Noble Environment’s new building material, Ecor, developed in partnership with the U.S. Department of Agriculture, is 100% bio-based, 100% comprised of recycled waste materials, and 100% recyclable, and it has the potential to recreate everlasting raw materials and eliminate waste. Ecor is an advanced environmental composite panel that is formed from the conversion of cellulose fiber, pressure, and heat, and this fiber-based waste can consist of office paper, cardboard, recycled fabrics, wood dust and trimmings, and many other waste products. The company says Ecor can be used as a sustainable alternative to wood, composites, aluminum, and plastics. This material can also be engineered into a variety of shapes for different applications making its possibilities very diverse, exciting, and endless.

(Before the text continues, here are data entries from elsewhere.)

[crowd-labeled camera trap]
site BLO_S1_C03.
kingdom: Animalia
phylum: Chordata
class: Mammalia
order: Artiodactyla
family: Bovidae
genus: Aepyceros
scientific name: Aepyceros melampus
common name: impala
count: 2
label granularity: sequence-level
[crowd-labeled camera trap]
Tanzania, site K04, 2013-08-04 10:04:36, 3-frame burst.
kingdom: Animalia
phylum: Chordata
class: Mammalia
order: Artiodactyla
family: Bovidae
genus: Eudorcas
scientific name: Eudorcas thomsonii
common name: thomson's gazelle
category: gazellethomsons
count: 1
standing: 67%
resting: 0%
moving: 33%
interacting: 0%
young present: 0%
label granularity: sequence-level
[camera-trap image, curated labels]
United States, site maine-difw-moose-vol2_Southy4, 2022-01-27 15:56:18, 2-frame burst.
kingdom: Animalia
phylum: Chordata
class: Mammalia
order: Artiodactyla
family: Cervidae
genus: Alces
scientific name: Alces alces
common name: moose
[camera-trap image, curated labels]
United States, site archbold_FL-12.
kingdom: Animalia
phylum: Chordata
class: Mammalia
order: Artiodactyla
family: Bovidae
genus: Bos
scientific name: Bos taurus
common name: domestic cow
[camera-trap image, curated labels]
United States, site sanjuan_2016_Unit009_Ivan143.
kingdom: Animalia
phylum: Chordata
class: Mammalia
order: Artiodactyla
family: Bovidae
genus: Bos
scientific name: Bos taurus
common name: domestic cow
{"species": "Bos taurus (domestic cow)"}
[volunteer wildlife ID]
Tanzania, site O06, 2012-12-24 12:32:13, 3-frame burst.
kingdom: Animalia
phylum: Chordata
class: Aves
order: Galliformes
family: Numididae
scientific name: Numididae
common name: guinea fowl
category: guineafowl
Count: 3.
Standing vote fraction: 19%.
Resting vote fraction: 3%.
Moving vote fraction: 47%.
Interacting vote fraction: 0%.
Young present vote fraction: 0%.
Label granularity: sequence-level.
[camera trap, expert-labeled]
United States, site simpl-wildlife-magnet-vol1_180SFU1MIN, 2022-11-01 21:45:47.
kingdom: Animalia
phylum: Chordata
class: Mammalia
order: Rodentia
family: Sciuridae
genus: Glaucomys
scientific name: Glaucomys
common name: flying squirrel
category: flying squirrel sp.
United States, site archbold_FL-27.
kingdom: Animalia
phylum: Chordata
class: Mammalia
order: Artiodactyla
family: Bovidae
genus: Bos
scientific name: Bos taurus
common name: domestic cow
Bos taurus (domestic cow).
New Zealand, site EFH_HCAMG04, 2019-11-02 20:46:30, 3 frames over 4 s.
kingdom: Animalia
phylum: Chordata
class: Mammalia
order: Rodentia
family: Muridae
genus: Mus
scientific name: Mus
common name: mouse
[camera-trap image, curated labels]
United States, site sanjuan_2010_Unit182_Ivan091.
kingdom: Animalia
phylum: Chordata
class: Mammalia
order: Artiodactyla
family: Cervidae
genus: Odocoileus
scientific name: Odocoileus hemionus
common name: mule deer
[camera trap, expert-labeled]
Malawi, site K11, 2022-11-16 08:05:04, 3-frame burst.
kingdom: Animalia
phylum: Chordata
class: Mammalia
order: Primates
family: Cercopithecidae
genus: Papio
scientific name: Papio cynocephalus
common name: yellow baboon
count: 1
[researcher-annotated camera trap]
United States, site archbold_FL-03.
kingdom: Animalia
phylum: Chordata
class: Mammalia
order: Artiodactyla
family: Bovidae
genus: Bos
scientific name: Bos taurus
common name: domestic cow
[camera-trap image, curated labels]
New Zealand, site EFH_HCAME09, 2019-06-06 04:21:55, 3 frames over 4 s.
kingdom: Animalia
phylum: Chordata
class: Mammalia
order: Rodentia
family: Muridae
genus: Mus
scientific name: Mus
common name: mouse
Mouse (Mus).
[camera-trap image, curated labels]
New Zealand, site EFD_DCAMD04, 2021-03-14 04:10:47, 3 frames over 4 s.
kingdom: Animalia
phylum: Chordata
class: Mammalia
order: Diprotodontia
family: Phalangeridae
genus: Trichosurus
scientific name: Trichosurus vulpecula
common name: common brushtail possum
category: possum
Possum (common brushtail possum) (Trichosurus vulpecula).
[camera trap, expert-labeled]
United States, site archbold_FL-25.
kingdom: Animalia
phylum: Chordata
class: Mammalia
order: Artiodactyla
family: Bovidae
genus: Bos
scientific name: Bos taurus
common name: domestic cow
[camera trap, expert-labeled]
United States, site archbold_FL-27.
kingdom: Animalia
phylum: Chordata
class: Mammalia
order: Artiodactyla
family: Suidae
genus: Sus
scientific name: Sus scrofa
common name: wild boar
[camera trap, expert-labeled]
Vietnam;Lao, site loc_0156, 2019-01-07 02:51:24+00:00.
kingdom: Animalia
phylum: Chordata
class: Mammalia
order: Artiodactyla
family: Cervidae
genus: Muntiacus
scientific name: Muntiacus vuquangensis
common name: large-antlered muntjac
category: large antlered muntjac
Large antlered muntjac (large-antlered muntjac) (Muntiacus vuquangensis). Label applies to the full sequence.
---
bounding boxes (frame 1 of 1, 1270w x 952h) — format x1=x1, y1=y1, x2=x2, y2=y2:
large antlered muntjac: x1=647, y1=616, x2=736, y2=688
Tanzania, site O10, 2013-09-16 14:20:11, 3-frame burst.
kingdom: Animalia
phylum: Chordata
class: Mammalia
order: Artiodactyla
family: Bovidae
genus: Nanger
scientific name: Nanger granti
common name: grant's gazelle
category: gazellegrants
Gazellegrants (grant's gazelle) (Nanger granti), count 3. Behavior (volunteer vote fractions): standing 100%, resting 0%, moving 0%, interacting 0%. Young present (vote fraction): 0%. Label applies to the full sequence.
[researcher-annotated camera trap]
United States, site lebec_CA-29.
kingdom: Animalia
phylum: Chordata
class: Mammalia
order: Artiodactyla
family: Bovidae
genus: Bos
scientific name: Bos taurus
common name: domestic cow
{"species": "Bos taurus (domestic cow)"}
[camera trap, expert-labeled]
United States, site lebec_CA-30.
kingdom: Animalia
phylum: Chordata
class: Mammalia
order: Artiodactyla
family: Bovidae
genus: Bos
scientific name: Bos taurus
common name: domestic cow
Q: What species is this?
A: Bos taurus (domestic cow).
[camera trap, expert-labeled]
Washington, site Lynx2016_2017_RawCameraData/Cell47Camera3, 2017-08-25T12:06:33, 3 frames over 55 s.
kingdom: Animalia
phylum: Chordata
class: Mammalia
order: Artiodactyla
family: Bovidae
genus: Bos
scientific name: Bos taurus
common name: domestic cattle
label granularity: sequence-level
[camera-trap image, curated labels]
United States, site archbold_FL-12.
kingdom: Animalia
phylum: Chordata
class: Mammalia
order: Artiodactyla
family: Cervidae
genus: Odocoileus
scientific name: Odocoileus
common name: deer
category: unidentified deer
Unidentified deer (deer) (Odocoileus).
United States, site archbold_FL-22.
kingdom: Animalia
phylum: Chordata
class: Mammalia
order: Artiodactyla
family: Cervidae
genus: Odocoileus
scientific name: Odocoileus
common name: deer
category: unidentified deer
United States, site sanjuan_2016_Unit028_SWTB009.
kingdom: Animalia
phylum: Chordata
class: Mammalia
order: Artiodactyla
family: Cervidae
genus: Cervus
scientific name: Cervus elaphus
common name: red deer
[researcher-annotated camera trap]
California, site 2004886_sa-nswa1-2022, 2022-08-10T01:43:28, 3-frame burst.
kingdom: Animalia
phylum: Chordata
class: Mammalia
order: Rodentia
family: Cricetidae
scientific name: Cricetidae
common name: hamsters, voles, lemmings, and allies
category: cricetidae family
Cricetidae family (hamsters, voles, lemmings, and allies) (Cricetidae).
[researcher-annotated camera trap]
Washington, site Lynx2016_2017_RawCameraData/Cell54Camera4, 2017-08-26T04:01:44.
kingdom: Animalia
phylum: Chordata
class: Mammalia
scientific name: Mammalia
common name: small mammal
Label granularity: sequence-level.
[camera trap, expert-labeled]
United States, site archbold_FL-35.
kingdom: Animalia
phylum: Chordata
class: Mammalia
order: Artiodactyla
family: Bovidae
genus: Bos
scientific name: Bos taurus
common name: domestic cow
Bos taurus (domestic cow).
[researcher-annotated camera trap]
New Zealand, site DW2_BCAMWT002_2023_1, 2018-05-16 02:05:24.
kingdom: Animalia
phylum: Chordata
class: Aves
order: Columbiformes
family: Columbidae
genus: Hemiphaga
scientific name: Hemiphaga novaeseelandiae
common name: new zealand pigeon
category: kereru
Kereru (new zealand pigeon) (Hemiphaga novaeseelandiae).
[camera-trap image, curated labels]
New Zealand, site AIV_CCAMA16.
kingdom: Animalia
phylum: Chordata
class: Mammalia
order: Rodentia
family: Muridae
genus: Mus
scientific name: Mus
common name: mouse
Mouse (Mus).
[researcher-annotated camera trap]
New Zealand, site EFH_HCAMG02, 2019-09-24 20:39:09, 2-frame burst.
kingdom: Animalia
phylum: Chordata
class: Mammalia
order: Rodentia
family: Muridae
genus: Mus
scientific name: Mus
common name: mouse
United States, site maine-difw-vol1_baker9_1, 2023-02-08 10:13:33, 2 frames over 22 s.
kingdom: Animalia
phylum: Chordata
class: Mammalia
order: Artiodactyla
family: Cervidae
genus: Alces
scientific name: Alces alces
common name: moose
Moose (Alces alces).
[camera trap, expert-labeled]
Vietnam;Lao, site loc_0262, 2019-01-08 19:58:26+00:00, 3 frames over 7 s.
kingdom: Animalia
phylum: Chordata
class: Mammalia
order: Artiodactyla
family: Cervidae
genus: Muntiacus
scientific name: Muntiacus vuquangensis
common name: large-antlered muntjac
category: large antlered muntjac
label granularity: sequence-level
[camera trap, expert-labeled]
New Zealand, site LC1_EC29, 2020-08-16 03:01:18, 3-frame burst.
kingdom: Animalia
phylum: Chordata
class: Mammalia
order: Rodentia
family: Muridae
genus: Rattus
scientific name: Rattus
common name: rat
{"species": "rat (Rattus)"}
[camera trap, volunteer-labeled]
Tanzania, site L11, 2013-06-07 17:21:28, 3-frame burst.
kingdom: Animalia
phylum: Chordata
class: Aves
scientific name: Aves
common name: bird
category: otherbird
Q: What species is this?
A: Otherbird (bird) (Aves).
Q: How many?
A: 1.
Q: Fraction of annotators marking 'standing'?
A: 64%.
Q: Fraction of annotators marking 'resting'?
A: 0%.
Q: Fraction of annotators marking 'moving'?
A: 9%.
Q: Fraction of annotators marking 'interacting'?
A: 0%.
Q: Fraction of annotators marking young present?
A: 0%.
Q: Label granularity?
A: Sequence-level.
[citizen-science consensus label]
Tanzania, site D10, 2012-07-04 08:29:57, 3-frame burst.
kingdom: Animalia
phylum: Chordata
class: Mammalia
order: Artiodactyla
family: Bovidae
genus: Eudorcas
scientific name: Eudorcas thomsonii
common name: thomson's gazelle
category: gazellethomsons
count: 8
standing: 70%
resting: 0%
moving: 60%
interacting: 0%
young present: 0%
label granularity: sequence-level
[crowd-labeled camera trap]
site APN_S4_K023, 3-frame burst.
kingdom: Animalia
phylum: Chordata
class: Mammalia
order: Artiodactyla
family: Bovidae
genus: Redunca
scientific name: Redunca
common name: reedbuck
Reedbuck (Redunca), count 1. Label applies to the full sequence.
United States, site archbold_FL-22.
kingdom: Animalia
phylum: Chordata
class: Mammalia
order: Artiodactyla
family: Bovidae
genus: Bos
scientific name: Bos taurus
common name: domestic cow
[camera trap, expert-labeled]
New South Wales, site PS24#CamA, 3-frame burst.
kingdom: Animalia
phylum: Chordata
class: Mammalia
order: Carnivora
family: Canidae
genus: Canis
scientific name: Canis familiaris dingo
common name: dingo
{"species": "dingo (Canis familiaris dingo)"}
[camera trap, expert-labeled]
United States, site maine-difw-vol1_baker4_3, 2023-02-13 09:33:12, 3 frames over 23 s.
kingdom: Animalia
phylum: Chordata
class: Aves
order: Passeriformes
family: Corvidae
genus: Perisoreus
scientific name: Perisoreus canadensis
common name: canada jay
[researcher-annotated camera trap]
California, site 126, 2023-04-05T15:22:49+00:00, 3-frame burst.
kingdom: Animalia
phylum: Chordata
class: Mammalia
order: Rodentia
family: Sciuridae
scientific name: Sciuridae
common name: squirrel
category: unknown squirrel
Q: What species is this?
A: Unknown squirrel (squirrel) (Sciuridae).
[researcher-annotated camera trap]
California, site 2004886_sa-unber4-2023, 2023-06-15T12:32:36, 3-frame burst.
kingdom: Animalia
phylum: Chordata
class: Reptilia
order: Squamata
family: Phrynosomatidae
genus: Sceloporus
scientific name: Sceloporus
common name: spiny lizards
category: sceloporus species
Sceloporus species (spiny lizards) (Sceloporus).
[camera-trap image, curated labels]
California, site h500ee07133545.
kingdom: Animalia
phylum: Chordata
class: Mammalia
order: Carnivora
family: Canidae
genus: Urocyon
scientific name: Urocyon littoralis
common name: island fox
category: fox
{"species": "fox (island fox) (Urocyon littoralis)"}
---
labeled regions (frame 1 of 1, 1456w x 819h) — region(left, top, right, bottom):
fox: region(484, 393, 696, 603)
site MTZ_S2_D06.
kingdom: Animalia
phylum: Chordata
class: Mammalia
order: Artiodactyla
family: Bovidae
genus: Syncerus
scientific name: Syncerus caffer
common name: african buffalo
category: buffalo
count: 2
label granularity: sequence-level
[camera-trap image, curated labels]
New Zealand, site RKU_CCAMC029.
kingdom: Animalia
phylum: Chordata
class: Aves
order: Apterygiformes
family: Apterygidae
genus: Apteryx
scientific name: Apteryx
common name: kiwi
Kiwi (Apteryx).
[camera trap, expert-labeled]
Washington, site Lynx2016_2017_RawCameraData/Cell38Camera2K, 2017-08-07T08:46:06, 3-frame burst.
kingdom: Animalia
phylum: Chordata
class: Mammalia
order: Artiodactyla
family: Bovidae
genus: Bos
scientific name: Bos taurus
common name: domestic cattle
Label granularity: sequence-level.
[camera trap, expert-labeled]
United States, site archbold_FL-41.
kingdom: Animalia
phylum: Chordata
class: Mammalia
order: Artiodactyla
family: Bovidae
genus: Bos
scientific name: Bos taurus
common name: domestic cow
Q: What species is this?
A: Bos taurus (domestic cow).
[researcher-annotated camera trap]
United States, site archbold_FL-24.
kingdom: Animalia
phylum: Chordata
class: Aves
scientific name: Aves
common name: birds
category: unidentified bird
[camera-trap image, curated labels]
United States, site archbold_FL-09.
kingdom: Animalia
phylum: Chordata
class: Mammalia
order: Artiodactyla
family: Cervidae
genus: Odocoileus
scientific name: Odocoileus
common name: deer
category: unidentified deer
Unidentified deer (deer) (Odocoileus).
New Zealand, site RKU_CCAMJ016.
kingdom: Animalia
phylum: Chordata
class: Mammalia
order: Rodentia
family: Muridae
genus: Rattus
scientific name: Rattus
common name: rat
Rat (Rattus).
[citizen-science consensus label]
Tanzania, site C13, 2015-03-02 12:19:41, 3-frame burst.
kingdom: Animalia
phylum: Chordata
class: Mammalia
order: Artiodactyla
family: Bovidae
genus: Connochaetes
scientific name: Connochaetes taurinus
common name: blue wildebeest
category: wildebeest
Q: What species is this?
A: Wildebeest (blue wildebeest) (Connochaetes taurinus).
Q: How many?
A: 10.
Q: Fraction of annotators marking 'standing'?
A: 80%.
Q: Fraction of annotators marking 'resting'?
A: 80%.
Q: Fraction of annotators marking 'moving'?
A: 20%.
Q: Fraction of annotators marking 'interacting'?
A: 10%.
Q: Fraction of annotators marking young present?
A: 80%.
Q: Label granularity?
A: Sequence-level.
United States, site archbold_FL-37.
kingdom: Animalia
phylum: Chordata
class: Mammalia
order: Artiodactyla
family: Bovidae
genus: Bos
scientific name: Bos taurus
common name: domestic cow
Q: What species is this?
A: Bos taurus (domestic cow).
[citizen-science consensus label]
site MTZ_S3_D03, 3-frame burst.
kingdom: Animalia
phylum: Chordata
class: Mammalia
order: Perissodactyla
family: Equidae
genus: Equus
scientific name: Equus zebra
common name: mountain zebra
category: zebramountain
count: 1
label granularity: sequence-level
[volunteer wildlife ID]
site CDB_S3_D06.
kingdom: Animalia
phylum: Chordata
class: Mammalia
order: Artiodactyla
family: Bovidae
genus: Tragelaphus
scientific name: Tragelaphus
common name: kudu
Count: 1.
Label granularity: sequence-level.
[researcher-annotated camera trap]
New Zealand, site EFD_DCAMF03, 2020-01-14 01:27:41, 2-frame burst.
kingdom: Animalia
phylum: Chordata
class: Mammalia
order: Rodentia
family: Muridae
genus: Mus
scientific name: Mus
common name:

Some concerns I initially had after reading about this material was related to Ecor’s strength and cost; however, after further research another source stated that Ecor is 30% denser than medium density fiberboard, which means it is more durable and will last longer, and the panels are low in cost, because of the low raw material costs (even negative cost) due to the fact that the raw materials are waste. Google, Whole Foods and Toms Shoes are among the companies already using Ecor — Whole Food has used Ecor for signage, Google used Ecor for wavy interior panels and Toms’ for shoe hangers, and I think it would be interesting to see Starbucks partner with this company as well. Starbucks could recycle their coffee grounds and cups and convert it into signage, more cups, and furniture for example. It would be amazing if the furniture you were using in Starbucks was made from recycled coffee grounds. Ecor has the ability to generate sizable economic and socially accretive returns.